▶ Written request: Copy out every one of the records below character for character, omitting the pictures.
= = =
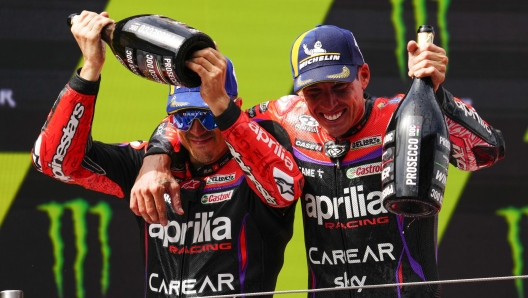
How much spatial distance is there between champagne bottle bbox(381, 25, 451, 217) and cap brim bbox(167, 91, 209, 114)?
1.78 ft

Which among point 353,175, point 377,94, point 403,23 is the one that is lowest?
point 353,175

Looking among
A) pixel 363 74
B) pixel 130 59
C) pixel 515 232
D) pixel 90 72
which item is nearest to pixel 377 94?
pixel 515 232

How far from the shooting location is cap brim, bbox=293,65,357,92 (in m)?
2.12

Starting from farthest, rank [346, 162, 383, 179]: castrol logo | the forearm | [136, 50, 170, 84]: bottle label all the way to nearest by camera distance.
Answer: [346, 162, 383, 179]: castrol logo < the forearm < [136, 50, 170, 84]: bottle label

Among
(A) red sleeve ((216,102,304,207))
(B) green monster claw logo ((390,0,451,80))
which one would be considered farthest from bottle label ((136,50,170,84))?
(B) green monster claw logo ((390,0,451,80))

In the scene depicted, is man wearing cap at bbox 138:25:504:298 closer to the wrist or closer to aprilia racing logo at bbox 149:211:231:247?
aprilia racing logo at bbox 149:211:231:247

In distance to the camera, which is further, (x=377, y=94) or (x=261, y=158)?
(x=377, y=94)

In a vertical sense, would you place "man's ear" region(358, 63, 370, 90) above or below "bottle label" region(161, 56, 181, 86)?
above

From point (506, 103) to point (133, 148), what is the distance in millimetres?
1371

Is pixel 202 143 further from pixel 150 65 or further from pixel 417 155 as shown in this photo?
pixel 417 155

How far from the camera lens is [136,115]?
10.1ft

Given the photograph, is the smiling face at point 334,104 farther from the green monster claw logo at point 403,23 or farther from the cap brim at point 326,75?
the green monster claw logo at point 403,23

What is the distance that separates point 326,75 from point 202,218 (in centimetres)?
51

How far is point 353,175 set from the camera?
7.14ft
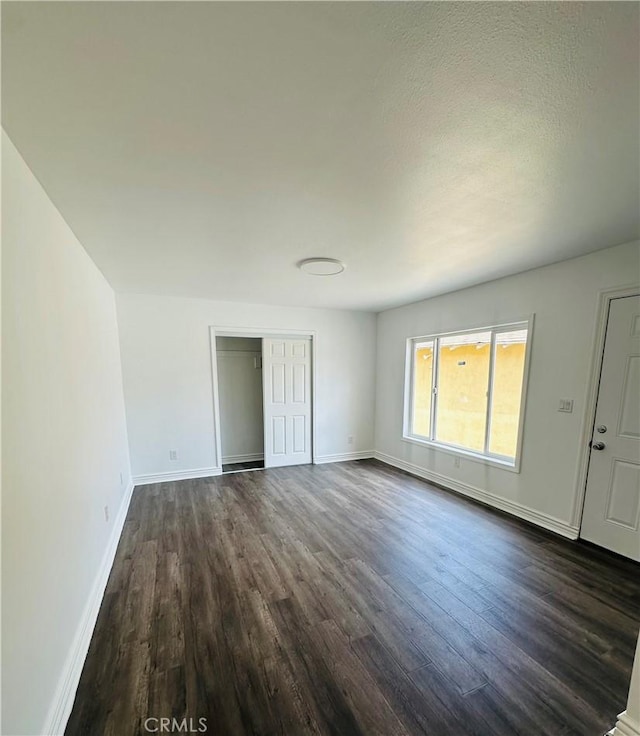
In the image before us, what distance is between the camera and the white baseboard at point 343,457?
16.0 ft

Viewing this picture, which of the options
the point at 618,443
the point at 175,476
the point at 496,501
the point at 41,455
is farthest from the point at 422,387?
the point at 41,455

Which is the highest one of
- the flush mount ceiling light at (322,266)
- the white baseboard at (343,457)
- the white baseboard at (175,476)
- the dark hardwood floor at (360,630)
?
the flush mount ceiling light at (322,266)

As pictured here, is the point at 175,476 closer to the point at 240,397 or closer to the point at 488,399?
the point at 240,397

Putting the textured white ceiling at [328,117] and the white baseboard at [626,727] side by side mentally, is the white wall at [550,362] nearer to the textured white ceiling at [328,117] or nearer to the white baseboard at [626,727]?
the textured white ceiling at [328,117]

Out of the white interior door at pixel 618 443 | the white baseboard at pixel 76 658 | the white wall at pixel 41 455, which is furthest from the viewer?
= = =
▶ Solution:
How much spatial distance is there between champagne bottle bbox(381, 25, 451, 217) and cap brim bbox(167, 91, 209, 114)?
1.78 ft

Which among point 353,175, point 377,94, point 403,23 is the one that is lowest?
point 353,175

Looking among
A) pixel 363 74
B) pixel 130 59
C) pixel 515 232
D) pixel 90 72
which item is nearest to pixel 377 94?
pixel 515 232

How far from the shooting location is cap brim, bbox=293,65,357,92 (in m)?
2.12

Starting from farthest, rank [346, 162, 383, 179]: castrol logo | the forearm | [136, 50, 170, 84]: bottle label all the way to nearest by camera distance.
Answer: [346, 162, 383, 179]: castrol logo < the forearm < [136, 50, 170, 84]: bottle label

Among
(A) red sleeve ((216,102,304,207))
(B) green monster claw logo ((390,0,451,80))
which one would be considered farthest from bottle label ((136,50,170,84))?
(B) green monster claw logo ((390,0,451,80))

In the scene depicted, is man wearing cap at bbox 138:25:504:298 closer to the wrist or closer to aprilia racing logo at bbox 149:211:231:247?
aprilia racing logo at bbox 149:211:231:247

In distance to the camera, which is further, (x=377, y=94) or (x=261, y=158)?
(x=377, y=94)

In a vertical sense, would you place "man's ear" region(358, 63, 370, 90) above or below "bottle label" region(161, 56, 181, 86)?
above

From point (506, 103) to point (133, 148), what is the distance in millimetres?
1371

Is pixel 202 143 further from pixel 150 65 or further from pixel 417 155 as shown in this photo?
pixel 417 155

How far from the camera lens is [136,115]?
10.1ft

Given the photograph, is the smiling face at point 334,104 farther from the green monster claw logo at point 403,23 or farther from the cap brim at point 326,75?
the green monster claw logo at point 403,23

What is the distance that separates point 326,75 from point 202,218 (in centimetres)?
51

How far is point 353,175 set from the camera?
7.14ft
In the image before us, what distance is between the camera and the white baseboard at point 343,457?
16.0 ft

Viewing this picture, which of the options
the point at 618,443
the point at 175,476
the point at 496,501
the point at 41,455
is farthest from the point at 422,387?
the point at 41,455

Which is the highest one of
- the flush mount ceiling light at (322,266)
- the white baseboard at (343,457)
- the white baseboard at (175,476)
- the dark hardwood floor at (360,630)
?
the flush mount ceiling light at (322,266)

As pictured here, is the point at 175,476 closer to the point at 240,397 or closer to the point at 488,399?
the point at 240,397

Putting the textured white ceiling at [328,117] and the white baseboard at [626,727] side by side mentally, is the white wall at [550,362] nearer to the textured white ceiling at [328,117] or nearer to the white baseboard at [626,727]?
the textured white ceiling at [328,117]

Out of the white interior door at pixel 618 443 | the white baseboard at pixel 76 658 | the white wall at pixel 41 455, which is furthest from the viewer?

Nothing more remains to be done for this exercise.